スパークリング・ハニー


前に進めようとしたつま先が、思いきりつんのめる。

原因は、左腕をぐいと引き止められたから。後ろから。

倒れるかと思ったけれど、背中がとん、となにかに当たって。背中ごと地面に身体を打ちつける心配はなくなった、わけだけれど。



「えっ? えと……篠宮くん?」



戸惑いを隠せない。
今、すっごく挙動不審な自覚はあるの。


でも、でも。
訳わかんないんだもん。
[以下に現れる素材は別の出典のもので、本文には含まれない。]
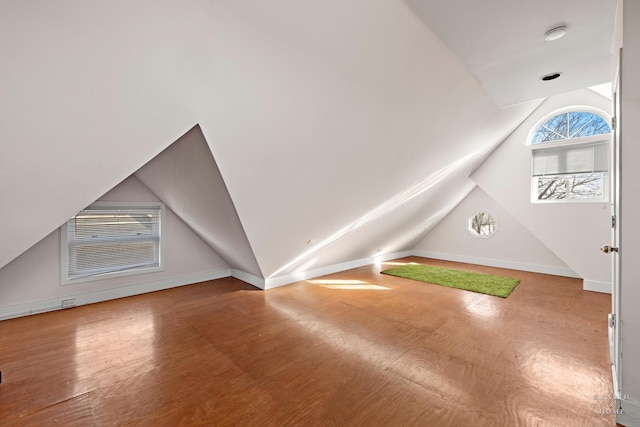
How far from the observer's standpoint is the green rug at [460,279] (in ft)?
15.4

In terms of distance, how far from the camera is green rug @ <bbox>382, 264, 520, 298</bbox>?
4.68 metres

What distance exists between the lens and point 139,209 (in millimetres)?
4453

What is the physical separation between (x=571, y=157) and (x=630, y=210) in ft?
14.5

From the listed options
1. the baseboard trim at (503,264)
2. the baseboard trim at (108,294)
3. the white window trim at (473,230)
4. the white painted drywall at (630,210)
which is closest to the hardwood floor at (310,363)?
the baseboard trim at (108,294)

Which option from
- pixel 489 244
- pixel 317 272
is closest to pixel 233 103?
pixel 317 272

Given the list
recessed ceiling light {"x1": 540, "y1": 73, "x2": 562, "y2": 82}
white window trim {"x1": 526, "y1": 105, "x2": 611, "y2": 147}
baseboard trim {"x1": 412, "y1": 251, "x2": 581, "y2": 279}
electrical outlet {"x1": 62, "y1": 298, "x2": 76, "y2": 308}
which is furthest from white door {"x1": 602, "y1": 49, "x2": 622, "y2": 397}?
electrical outlet {"x1": 62, "y1": 298, "x2": 76, "y2": 308}

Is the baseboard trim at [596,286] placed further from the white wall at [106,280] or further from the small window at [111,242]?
the small window at [111,242]

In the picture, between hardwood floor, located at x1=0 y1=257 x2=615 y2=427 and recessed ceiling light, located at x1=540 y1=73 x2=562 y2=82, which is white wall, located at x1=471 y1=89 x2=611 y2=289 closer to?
hardwood floor, located at x1=0 y1=257 x2=615 y2=427

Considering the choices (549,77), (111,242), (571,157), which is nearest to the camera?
(549,77)

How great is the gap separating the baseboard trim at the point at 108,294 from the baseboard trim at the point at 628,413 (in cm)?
534

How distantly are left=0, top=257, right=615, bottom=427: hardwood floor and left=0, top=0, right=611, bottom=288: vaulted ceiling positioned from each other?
3.60ft

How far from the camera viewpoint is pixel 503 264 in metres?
6.45

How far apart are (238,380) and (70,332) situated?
2285 millimetres

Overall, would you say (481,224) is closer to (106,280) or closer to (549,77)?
(549,77)
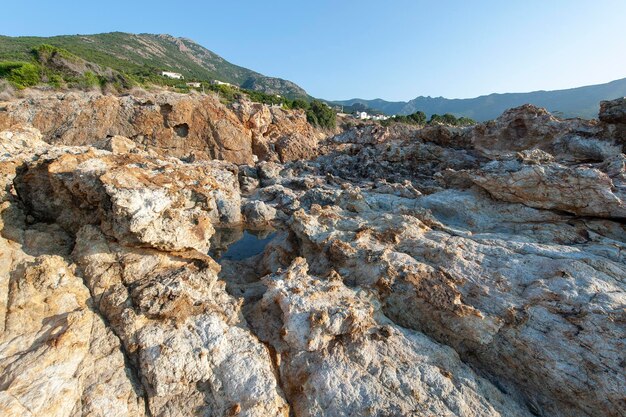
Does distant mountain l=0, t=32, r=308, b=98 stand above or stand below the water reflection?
above

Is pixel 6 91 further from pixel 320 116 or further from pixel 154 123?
pixel 320 116

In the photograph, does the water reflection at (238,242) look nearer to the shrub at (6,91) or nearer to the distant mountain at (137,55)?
the shrub at (6,91)

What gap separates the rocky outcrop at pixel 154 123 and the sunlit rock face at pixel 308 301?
1797cm

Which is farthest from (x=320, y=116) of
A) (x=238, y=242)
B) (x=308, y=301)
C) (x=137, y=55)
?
(x=137, y=55)

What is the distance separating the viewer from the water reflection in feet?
50.8

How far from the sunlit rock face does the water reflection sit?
87.8 inches

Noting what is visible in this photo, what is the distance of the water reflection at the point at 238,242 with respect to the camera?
15.5 m

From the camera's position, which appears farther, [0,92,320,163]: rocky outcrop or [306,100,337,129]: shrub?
[306,100,337,129]: shrub

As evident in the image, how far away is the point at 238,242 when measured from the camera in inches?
693

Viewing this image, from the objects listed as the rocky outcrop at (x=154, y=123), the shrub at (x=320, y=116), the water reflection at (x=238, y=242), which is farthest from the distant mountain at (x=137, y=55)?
the water reflection at (x=238, y=242)

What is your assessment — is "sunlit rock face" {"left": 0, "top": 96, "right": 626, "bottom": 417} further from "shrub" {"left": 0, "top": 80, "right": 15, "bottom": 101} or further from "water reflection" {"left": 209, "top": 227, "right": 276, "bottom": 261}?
"shrub" {"left": 0, "top": 80, "right": 15, "bottom": 101}

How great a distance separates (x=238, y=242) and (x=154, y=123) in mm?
20134

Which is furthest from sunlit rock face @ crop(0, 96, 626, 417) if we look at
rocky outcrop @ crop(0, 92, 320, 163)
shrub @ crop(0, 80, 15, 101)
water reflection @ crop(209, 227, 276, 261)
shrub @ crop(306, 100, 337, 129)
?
shrub @ crop(306, 100, 337, 129)

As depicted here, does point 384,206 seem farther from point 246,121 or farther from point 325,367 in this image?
point 246,121
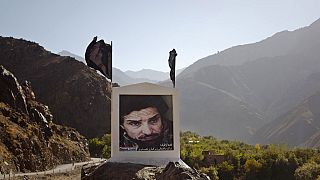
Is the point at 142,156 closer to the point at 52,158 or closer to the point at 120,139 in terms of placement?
the point at 120,139

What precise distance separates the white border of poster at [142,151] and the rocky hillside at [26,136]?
12.5 metres

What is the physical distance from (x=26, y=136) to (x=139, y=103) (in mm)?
18053

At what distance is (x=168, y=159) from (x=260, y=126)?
14822 cm

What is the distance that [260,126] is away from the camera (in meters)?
172

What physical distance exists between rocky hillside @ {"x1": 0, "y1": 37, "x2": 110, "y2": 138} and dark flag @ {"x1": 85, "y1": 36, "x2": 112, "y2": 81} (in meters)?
50.2

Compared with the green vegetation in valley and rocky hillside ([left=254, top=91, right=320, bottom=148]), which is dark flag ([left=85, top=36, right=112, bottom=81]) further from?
rocky hillside ([left=254, top=91, right=320, bottom=148])

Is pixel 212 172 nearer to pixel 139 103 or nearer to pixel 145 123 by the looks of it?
pixel 145 123

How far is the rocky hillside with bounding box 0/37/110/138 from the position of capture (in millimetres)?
81625

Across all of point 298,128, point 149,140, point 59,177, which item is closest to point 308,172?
point 59,177

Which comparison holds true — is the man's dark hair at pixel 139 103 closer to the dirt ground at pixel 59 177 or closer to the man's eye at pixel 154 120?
the man's eye at pixel 154 120

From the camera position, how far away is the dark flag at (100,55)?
31312 millimetres

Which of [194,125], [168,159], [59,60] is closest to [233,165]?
[168,159]

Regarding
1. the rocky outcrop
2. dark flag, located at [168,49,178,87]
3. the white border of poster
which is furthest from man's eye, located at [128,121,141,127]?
dark flag, located at [168,49,178,87]

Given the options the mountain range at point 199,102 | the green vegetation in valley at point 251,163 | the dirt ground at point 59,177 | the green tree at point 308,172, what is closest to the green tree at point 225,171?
the green vegetation in valley at point 251,163
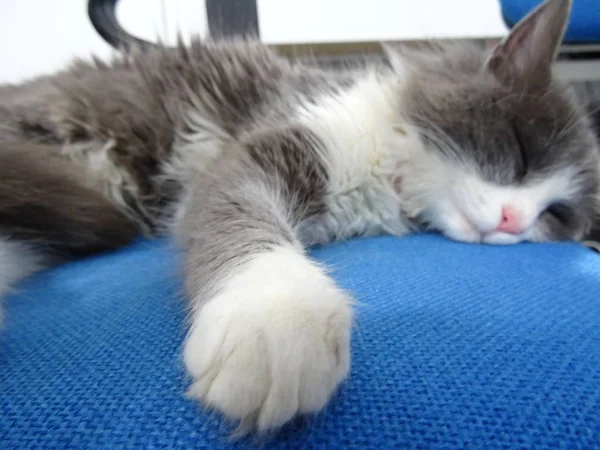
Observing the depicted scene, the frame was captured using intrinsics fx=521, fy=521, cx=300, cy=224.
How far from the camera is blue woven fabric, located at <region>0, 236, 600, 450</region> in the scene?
452mm

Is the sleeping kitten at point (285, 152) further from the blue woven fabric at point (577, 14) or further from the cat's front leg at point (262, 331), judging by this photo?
the blue woven fabric at point (577, 14)

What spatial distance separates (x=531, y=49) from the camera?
1.23 metres

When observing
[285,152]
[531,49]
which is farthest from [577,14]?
[285,152]

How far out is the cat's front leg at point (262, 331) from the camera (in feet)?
1.54

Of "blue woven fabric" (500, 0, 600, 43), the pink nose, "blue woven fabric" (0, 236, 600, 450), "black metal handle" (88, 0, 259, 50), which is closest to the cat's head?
the pink nose

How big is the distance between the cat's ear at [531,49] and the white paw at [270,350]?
0.89m

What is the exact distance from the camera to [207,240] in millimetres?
839

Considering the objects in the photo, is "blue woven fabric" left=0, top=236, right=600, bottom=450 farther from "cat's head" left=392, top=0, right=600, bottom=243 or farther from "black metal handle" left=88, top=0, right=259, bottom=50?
"black metal handle" left=88, top=0, right=259, bottom=50

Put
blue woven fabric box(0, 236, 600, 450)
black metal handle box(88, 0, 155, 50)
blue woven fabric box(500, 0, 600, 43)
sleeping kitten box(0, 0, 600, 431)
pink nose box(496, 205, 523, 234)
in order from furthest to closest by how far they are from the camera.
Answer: blue woven fabric box(500, 0, 600, 43)
black metal handle box(88, 0, 155, 50)
pink nose box(496, 205, 523, 234)
sleeping kitten box(0, 0, 600, 431)
blue woven fabric box(0, 236, 600, 450)

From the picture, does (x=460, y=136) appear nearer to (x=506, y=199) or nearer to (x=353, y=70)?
(x=506, y=199)

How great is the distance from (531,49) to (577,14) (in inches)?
31.7

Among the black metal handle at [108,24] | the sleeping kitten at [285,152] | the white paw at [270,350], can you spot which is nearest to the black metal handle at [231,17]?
the black metal handle at [108,24]

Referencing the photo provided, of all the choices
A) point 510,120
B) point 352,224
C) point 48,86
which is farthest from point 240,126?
point 510,120

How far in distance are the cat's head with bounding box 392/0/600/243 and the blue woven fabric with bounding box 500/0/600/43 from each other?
2.06ft
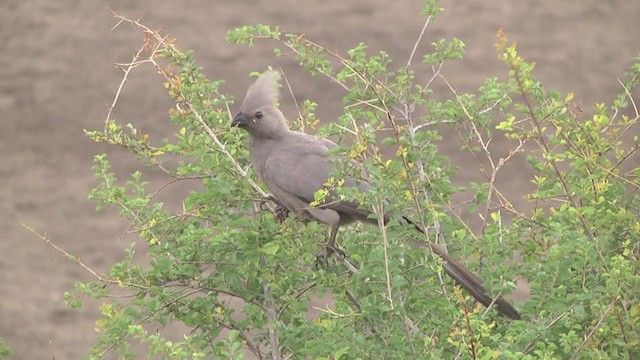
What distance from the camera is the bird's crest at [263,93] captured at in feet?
15.4

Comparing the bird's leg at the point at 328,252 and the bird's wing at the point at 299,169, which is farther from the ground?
the bird's leg at the point at 328,252

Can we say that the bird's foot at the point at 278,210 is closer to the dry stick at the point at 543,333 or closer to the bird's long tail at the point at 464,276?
the bird's long tail at the point at 464,276

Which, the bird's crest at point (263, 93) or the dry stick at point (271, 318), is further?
the bird's crest at point (263, 93)

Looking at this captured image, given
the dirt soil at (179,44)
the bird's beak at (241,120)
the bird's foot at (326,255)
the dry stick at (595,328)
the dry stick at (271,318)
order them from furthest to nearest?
the dirt soil at (179,44) → the bird's beak at (241,120) → the bird's foot at (326,255) → the dry stick at (271,318) → the dry stick at (595,328)

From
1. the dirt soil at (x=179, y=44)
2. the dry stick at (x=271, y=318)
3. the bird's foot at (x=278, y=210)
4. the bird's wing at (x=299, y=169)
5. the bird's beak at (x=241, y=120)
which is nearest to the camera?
the dry stick at (x=271, y=318)

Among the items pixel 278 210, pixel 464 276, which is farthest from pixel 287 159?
pixel 464 276

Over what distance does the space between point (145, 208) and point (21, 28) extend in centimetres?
634

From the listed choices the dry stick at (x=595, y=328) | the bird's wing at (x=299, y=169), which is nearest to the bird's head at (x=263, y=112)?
the bird's wing at (x=299, y=169)

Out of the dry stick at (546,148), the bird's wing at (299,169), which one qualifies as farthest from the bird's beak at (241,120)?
the dry stick at (546,148)

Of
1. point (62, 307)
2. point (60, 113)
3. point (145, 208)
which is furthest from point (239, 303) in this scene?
point (145, 208)

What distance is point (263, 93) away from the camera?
474 centimetres

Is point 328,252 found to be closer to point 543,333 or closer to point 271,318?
point 271,318

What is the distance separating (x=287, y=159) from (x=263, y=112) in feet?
0.73

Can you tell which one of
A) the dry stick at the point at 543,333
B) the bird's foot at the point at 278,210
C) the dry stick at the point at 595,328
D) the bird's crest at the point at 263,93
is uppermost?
the dry stick at the point at 595,328
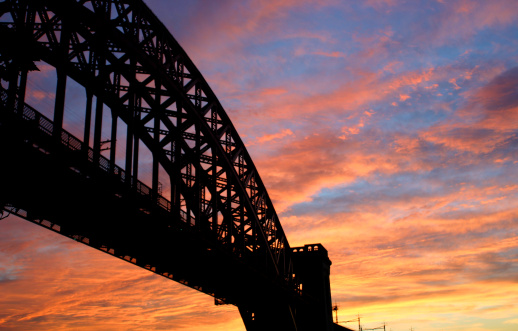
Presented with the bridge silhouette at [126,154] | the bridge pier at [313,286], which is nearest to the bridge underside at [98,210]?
the bridge silhouette at [126,154]

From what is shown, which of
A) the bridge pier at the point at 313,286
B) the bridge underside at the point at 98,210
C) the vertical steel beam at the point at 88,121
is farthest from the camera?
the bridge pier at the point at 313,286

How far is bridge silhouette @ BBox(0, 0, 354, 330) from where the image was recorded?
2769cm

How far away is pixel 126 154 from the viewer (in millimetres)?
36219

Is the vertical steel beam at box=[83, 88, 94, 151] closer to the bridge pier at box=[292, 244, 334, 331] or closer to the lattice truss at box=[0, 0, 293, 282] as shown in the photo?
the lattice truss at box=[0, 0, 293, 282]

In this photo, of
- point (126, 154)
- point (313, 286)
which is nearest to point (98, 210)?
point (126, 154)

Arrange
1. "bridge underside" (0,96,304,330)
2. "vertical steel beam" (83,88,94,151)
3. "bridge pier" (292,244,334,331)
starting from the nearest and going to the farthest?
"bridge underside" (0,96,304,330) → "vertical steel beam" (83,88,94,151) → "bridge pier" (292,244,334,331)

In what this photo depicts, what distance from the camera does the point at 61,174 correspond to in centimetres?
2841

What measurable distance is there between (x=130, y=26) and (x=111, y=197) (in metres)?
12.4

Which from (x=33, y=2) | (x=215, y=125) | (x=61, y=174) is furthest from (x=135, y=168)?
(x=215, y=125)

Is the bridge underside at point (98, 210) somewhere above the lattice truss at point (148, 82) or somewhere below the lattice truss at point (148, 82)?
below

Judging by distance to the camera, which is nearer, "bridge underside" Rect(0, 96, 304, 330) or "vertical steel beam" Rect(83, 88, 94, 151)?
"bridge underside" Rect(0, 96, 304, 330)

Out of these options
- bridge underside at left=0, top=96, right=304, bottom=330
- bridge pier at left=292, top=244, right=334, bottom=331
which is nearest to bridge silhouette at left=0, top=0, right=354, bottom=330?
bridge underside at left=0, top=96, right=304, bottom=330

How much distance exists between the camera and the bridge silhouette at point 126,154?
27.7 metres

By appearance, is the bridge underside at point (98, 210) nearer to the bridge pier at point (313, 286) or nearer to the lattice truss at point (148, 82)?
the lattice truss at point (148, 82)
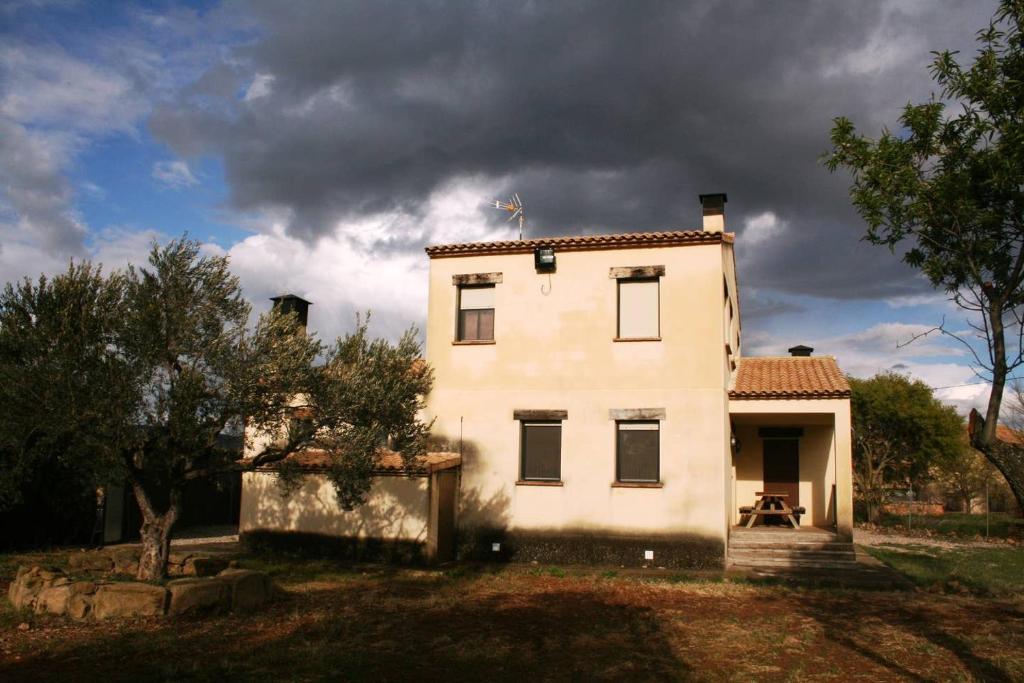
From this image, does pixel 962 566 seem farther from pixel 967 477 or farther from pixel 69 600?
pixel 967 477

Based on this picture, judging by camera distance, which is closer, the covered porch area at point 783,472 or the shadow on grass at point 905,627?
the shadow on grass at point 905,627

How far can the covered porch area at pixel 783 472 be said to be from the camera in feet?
65.3

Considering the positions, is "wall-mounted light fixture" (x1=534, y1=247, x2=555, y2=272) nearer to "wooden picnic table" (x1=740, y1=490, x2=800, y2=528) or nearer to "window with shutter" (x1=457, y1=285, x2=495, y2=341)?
"window with shutter" (x1=457, y1=285, x2=495, y2=341)

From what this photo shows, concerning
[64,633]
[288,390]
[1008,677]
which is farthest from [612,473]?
[64,633]

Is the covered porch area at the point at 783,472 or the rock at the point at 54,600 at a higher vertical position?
the covered porch area at the point at 783,472

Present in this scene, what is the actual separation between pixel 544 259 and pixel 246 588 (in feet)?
30.5

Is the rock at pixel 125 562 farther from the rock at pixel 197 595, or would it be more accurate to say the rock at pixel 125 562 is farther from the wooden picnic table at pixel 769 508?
the wooden picnic table at pixel 769 508

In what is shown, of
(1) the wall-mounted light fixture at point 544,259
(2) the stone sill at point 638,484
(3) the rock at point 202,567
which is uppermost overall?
(1) the wall-mounted light fixture at point 544,259

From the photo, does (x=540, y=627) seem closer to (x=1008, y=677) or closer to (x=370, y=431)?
(x=370, y=431)

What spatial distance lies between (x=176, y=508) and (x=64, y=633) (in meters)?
2.78

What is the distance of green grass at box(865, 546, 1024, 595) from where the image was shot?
15.0 metres

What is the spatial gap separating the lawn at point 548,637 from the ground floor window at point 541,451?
3495 mm

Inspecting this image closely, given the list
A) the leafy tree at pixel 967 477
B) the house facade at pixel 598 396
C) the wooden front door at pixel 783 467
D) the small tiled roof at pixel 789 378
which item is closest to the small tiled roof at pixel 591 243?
the house facade at pixel 598 396

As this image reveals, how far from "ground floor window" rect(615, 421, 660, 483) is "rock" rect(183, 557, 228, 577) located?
26.1ft
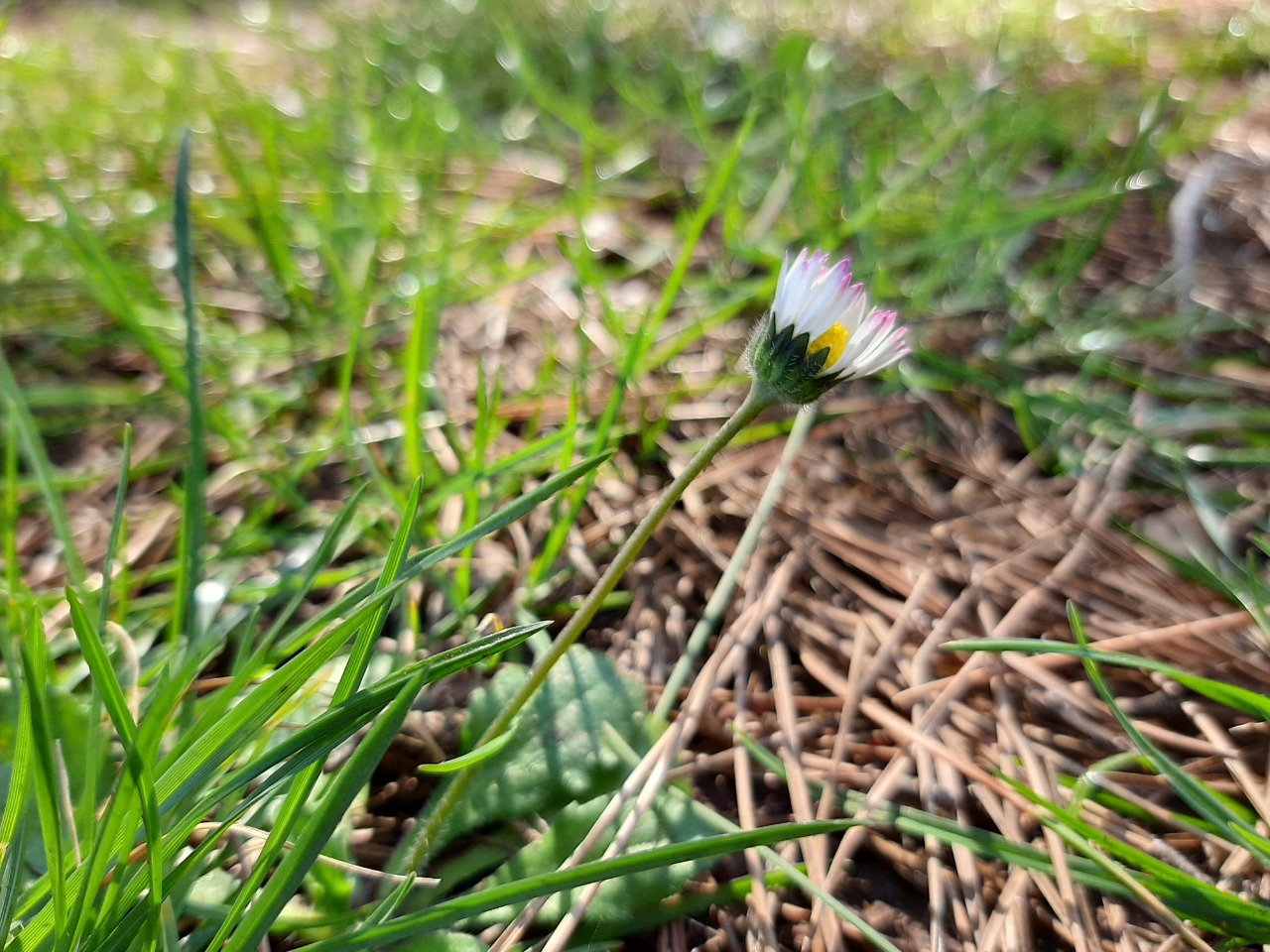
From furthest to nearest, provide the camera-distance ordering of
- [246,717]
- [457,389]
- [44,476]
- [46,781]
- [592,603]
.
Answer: [457,389] → [44,476] → [592,603] → [246,717] → [46,781]

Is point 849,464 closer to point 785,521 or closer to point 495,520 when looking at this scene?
point 785,521

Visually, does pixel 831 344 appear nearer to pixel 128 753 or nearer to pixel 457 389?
pixel 128 753

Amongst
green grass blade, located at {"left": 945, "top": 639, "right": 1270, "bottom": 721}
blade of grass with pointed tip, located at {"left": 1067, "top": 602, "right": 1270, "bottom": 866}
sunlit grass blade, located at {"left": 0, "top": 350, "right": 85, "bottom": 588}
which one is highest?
sunlit grass blade, located at {"left": 0, "top": 350, "right": 85, "bottom": 588}

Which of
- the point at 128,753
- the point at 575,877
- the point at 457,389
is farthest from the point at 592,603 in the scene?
the point at 457,389

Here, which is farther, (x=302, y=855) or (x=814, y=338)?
(x=814, y=338)

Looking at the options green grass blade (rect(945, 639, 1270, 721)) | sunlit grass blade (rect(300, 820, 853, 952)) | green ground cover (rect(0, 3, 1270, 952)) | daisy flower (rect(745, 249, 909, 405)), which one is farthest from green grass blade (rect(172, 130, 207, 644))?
green grass blade (rect(945, 639, 1270, 721))

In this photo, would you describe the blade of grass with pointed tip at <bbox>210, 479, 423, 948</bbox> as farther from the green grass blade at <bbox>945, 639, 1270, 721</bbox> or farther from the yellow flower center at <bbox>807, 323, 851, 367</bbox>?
the green grass blade at <bbox>945, 639, 1270, 721</bbox>

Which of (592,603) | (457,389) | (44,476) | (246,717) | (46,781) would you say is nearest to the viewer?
(46,781)

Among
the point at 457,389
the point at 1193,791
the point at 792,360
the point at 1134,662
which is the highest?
the point at 457,389

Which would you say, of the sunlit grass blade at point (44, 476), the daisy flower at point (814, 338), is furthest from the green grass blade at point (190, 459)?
the daisy flower at point (814, 338)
振り返って見えたのは、私の腕をつかまえている篠宮くんの、手。


背中にあたったのは、篠宮くんの胸板、だったらしい。


痛くも強くもない、けれど引き留めるにはじゅうぶんな力。
それが、私の左手首に絡みついている。



「どうしたのっ?」



何の用だろうか、と首を傾げる。
ついでに、篠宮くんの隣にいる山田くんも不思議そうに首を傾げている。



「……うん」



なぜか、頷く篠宮くん。
申しわけないけれど、その意図は全然伝わってこない。


余計に面食らってしまう。それでも手を離してくれなかった。
篠宮くんの表情と手を交互に見比べながら目を白黒させていると。